The Legend of the Fog

The focus of Inhabit Media is to acquaint modern-day readers with the rich tradition of Inuit storytelling and to ensure that aspects of Inuit oral history are preserved for future generations. Here are two creative publications that pertain to Arctic mythological creatures.

The Legend of the Fog also concerns a monster, though the tone here is definitely more sinister than in The Qalupalik. A young man named Quannguaviniq walks on the tundra, meeting there an enormous tuurngaq, a demonic spirit in the shape of a hideous giant. Fearing that the tuurngaq will kill him, Quannguaviniq lies upon the ground, pretending to be frozen to death. Fooled, the monster carries the man to his family, where they wait for the body to thaw before devouring him. As the family sleeps, Quannguaviniq plans his escape. He beheads the tuurngaq and runs out into the darkness, only to be followed relentlessly by the giant’s terrifying wife. The ever resourceful young man urges her to drink all the water from a river until she explodes. The steam emanating from her body creates a thick fog over the land, this for the very first time.

From the opening sentence, Nunavut storyteller Qaunaq Mikkigak, together with Toronto librarian and author Joanne Schwartz, entrances us with the retelling of this centuries-old Inuit tale. Readers will experience good versus evil, the force of nature and plenty of suspense. Details such as “The cry of the raven pierced the silence. Then it was quiet again,” contribute greatly to the richness of the text.

Danny Christopher’s digital and watercolour illustrations effectively portray the barren and haunting Arctic environment. Although most of the story takes place at night, Christopher masterfully employs the shards of light radiating from the moonlight and campfire to outline the ghostly setting and characters.

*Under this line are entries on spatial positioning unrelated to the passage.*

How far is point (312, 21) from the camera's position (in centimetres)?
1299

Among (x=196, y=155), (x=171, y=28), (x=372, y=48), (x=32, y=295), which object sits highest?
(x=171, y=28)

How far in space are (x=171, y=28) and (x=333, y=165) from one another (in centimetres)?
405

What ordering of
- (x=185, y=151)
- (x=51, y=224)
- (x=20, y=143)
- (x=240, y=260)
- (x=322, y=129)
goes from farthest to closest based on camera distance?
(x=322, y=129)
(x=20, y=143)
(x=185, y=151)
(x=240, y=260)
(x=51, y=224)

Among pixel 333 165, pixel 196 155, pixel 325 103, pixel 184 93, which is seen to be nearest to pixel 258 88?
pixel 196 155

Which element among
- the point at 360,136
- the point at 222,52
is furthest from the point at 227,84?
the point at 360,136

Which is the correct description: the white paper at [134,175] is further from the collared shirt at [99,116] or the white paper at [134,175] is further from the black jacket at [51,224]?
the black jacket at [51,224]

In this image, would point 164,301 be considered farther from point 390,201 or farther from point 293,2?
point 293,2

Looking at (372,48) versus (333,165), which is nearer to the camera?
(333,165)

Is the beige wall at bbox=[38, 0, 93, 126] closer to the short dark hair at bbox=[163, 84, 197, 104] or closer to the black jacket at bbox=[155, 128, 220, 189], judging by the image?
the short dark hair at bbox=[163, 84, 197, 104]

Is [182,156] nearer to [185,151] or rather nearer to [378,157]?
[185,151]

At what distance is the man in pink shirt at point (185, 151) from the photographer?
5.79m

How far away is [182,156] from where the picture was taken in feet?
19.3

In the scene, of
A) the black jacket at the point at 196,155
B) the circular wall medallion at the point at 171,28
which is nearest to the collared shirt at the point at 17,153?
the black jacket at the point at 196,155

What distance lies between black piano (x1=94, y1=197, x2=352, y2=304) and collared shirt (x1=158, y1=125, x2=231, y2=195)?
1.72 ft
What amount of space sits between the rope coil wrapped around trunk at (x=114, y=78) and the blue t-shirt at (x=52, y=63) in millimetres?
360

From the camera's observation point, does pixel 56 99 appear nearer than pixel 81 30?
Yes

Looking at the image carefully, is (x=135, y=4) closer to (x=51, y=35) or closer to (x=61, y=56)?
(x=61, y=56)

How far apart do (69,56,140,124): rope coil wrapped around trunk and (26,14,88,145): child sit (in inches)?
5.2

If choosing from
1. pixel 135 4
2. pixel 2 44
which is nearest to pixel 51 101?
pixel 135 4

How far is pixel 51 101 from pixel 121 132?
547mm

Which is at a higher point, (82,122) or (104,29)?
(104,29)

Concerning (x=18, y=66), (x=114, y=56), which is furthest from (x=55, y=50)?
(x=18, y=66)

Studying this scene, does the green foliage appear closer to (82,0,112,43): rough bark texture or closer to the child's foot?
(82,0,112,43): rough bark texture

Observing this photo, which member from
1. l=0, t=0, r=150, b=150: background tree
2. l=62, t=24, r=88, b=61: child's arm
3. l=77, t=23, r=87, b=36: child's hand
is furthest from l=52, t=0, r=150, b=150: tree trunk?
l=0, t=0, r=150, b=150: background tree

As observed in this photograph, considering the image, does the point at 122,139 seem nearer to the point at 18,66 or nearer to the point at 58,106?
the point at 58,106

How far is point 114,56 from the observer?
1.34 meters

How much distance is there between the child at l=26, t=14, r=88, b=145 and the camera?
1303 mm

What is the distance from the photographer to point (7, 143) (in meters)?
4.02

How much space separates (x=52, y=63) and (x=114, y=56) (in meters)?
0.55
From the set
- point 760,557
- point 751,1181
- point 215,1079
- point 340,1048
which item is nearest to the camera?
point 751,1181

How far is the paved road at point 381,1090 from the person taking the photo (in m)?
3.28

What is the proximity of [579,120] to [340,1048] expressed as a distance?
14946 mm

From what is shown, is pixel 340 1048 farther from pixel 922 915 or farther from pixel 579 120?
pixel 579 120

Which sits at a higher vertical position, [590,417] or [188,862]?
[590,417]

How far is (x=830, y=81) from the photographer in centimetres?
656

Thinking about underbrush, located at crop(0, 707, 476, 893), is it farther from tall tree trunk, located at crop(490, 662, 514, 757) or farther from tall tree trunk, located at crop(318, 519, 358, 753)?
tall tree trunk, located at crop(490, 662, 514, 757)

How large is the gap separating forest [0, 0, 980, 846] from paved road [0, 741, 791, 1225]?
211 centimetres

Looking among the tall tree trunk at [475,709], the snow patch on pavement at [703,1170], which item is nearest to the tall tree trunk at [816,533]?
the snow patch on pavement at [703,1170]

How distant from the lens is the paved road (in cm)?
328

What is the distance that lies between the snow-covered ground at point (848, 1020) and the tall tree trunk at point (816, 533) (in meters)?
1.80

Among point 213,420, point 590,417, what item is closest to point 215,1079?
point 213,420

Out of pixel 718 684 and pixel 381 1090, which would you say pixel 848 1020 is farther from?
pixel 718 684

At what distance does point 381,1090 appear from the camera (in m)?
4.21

Source: The Canadian Children's Bookcentre. Spring 2012. Volume 35 No. 2.

Canadian Children's  Book Centre
Librarian review

The Legend of the Fog

In this traditional Inuit story, a simple walk on the tundra becomes a life-or-death journey for a young man. When he comes across a giant who wants to take him home and cook him for dinner, the young man’s quick thinking saves him from being devoured by the giant and his family, and in the process, releases the first fog into the world.

Source: The Canadian Children’s Book Centre. Best Books for Kids & Teens. Spring, 2012.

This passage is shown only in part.